## Your goal
Each line from the one holding "CS 351/ IT 351" to the last line below must be restated word for word, and no picture may be included.

## The data
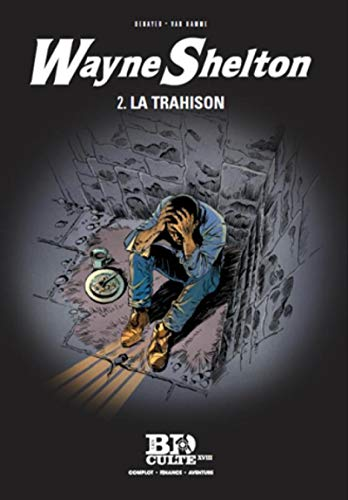 9782810506248: Wayne shelton t.2 la trahison volume 18 (Les BD culte)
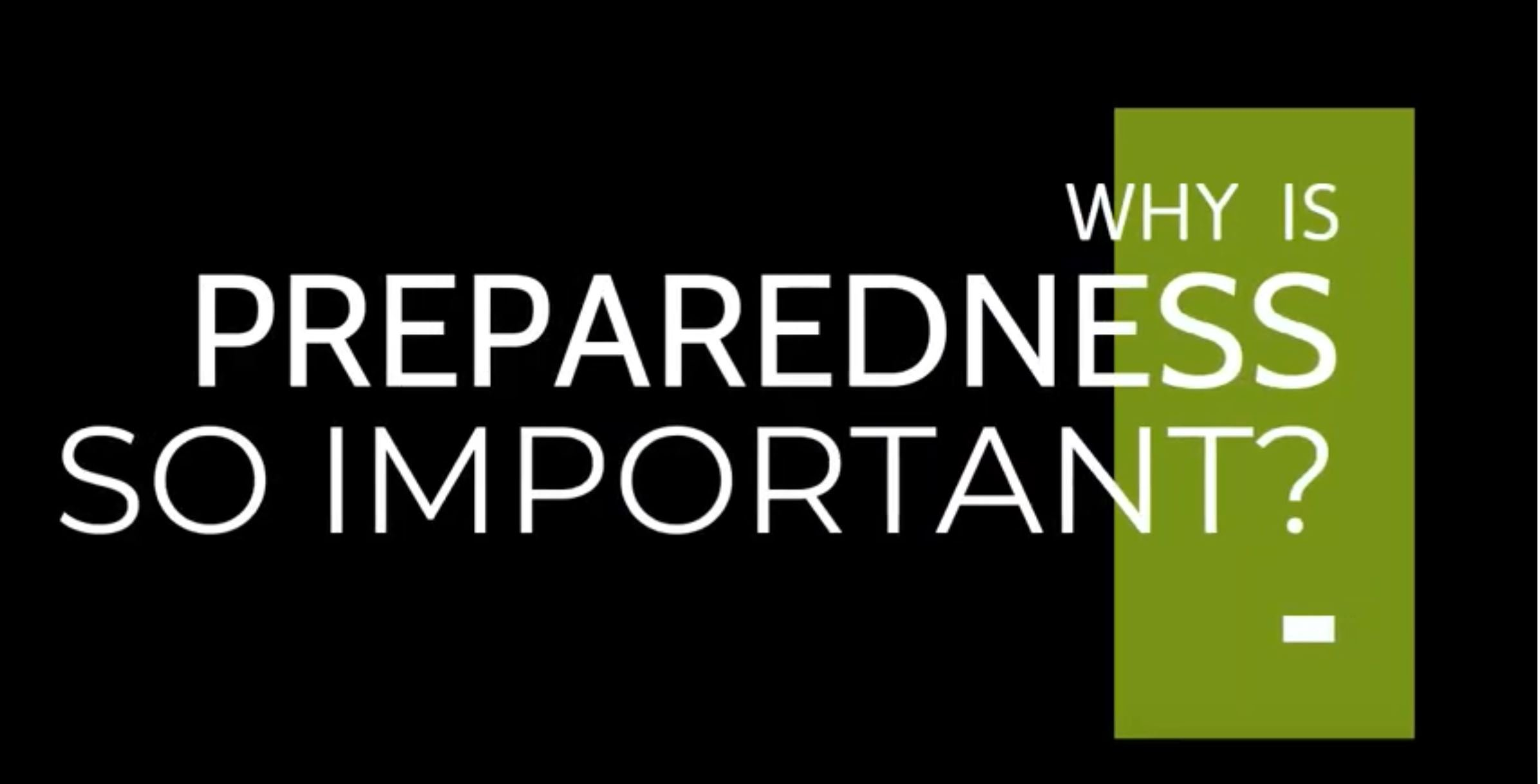 Why is preparedness so important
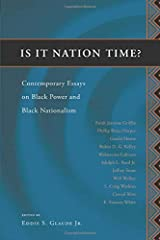 Is It Nation Time ? – Comtemporary Essays on Black Power & Balack Nationalism: Contemporary Essays on Black Power and Black Nationalism Paperback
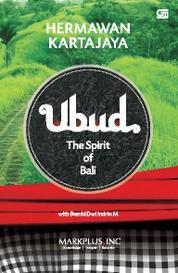 Cover Ubud - The Spirit Of Bali oleh Hermawan Kartajaya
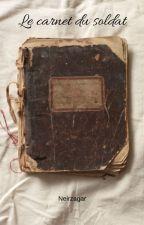 Le carnet du soldat by Neirzagar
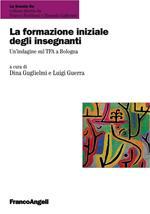 La formazione iniziale degli insegnanti. Un'indagine sul TFA a Bologna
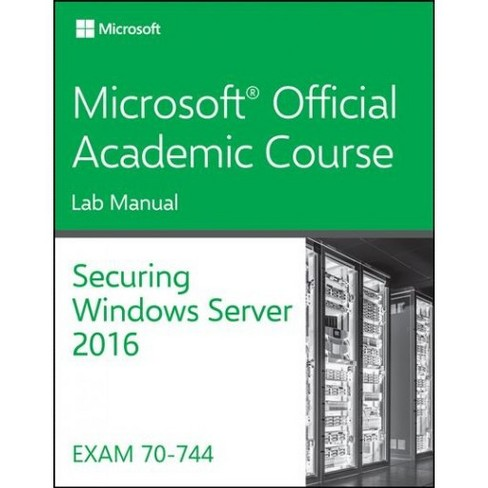 Securing Windows Server 2016 70-744 -  Lab Manual (Paperback) - image 1 of 1
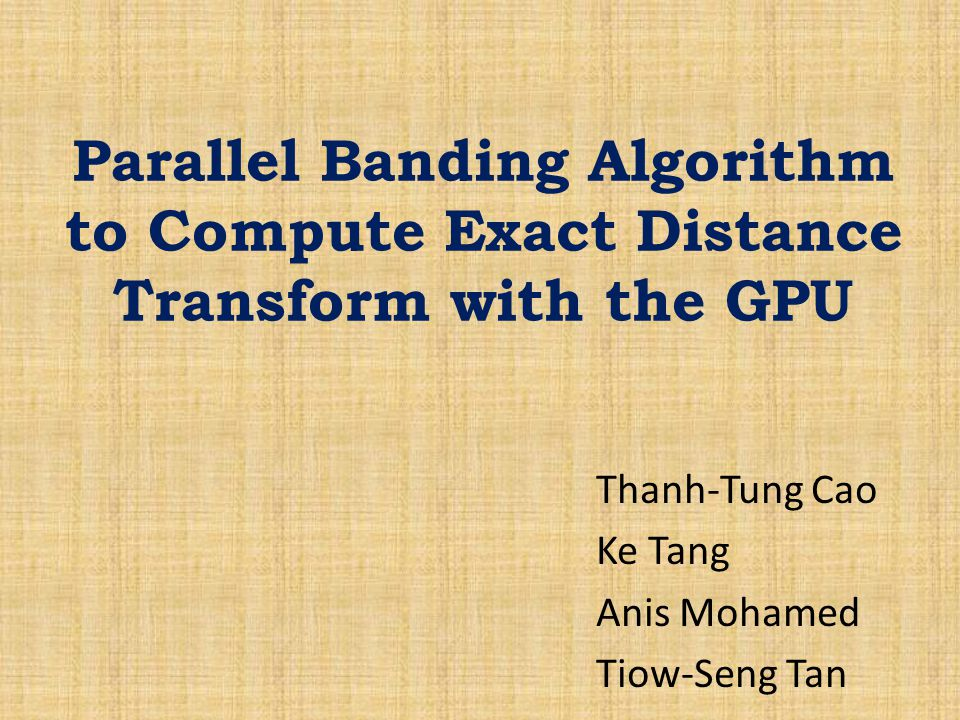 Parallel Banding Algorithm to Compute Exact Distance Transform with the GPU Thanh-Tung Cao Ke Tang Anis Mohamed Tiow-Seng Tan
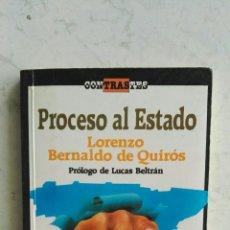 Libros de segunda mano: PROCESO AL ESTADO LORENZO BERNALDO DE QUIRÓS. Lote 130286859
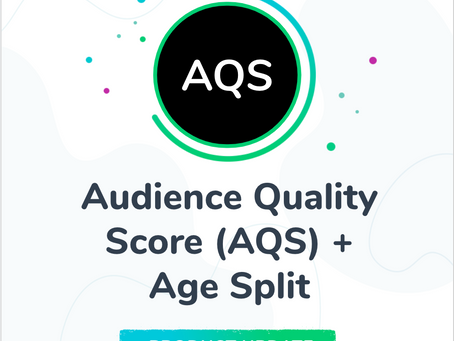 Product Update: Audience Quality Score (AQS) and Age Split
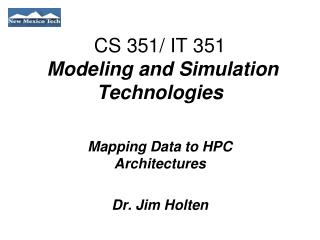 CS 351/ IT 351  Modeling and Simulation Technologies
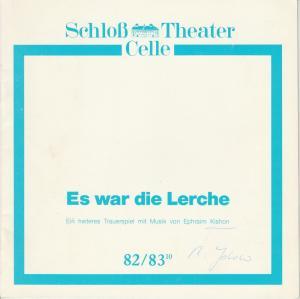 Schloßtheater Celle, Eberhard Johow, Marcel Müller Programmheft Ephraim Kishon: Es war die Lerche. Premiere 13.3.1983 Spielzeit 1982 / 83 Heft 10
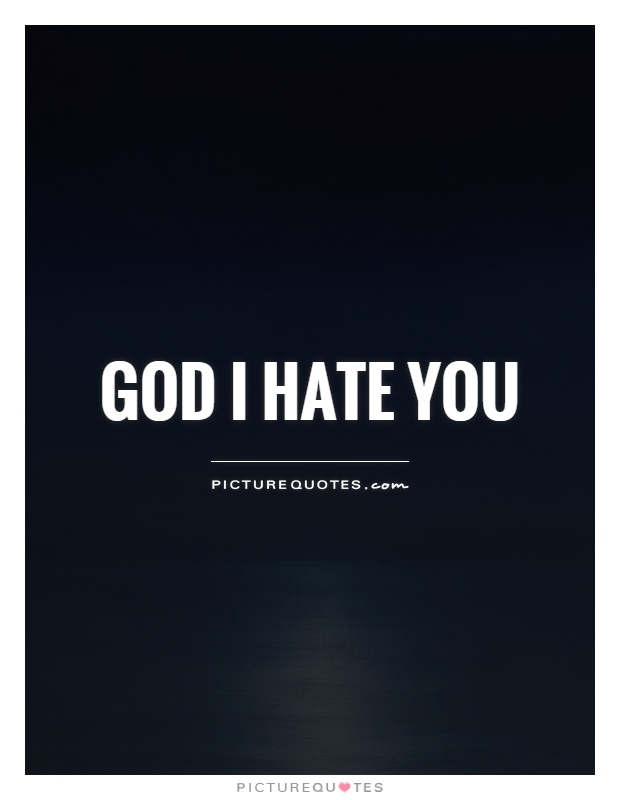 God I hate you | Picture Quotes
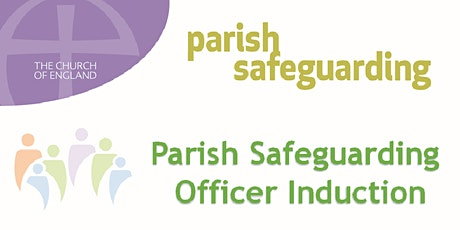 Parish Safeguarding Officer Induction for the Diocese of Southwark tickets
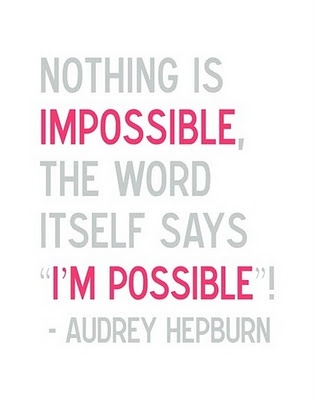 Nothing is impossible!Audrey Hepburn Quotes, Audreyhepburn, Quotes Sayings, Favorite Quotes, Best Quotes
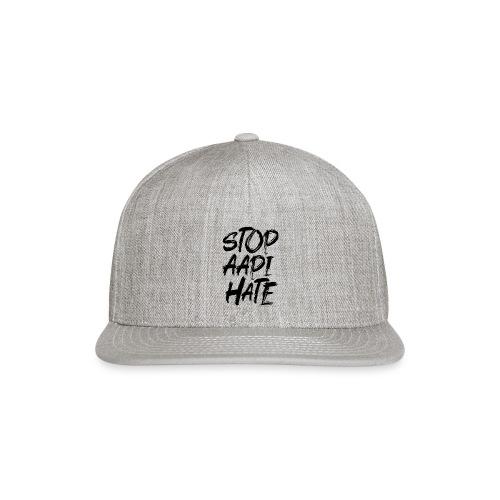 Stop Asian Hate Racist - Snapback Baseball Cap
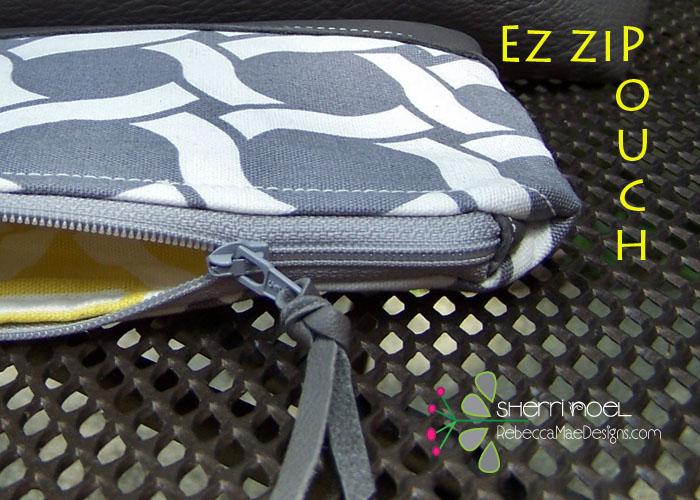 TUTORIAL ~ EZ Lined Zipper Pouch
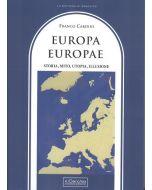 Europa, Europae. Storia, Mito, Utopia, Illusione.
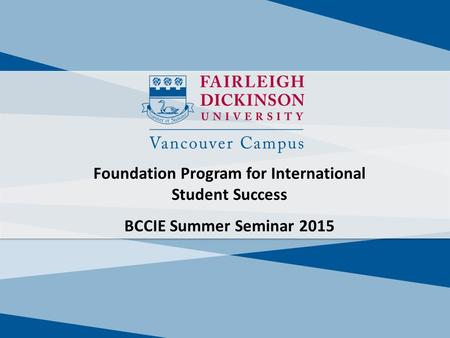 Foundation Program for International Student Success BCCIE Summer Seminar 2015.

## Reply to the exercise
 CS 351/ IT 351  Modeling and Simulation Technologies
 Schloßtheater Celle, Eberhard Johow, Marcel Müller Programmheft Ephraim Kishon: Es war die Lerche. Premiere 13.3.1983 Spielzeit 1982 / 83 Heft 10
 God I hate you | Picture Quotes
 Parish Safeguarding Officer Induction for the Diocese of Southwark tickets
 Nothing is impossible!Audrey Hepburn Quotes, Audreyhepburn, Quotes Sayings, Favorite Quotes, Best Quotes
 Stop Asian Hate Racist - Snapback Baseball Cap
 TUTORIAL ~ EZ Lined Zipper Pouch
 Europa, Europae. Storia, Mito, Utopia, Illusione.
 Foundation Program for International Student Success BCCIE Summer Seminar 2015.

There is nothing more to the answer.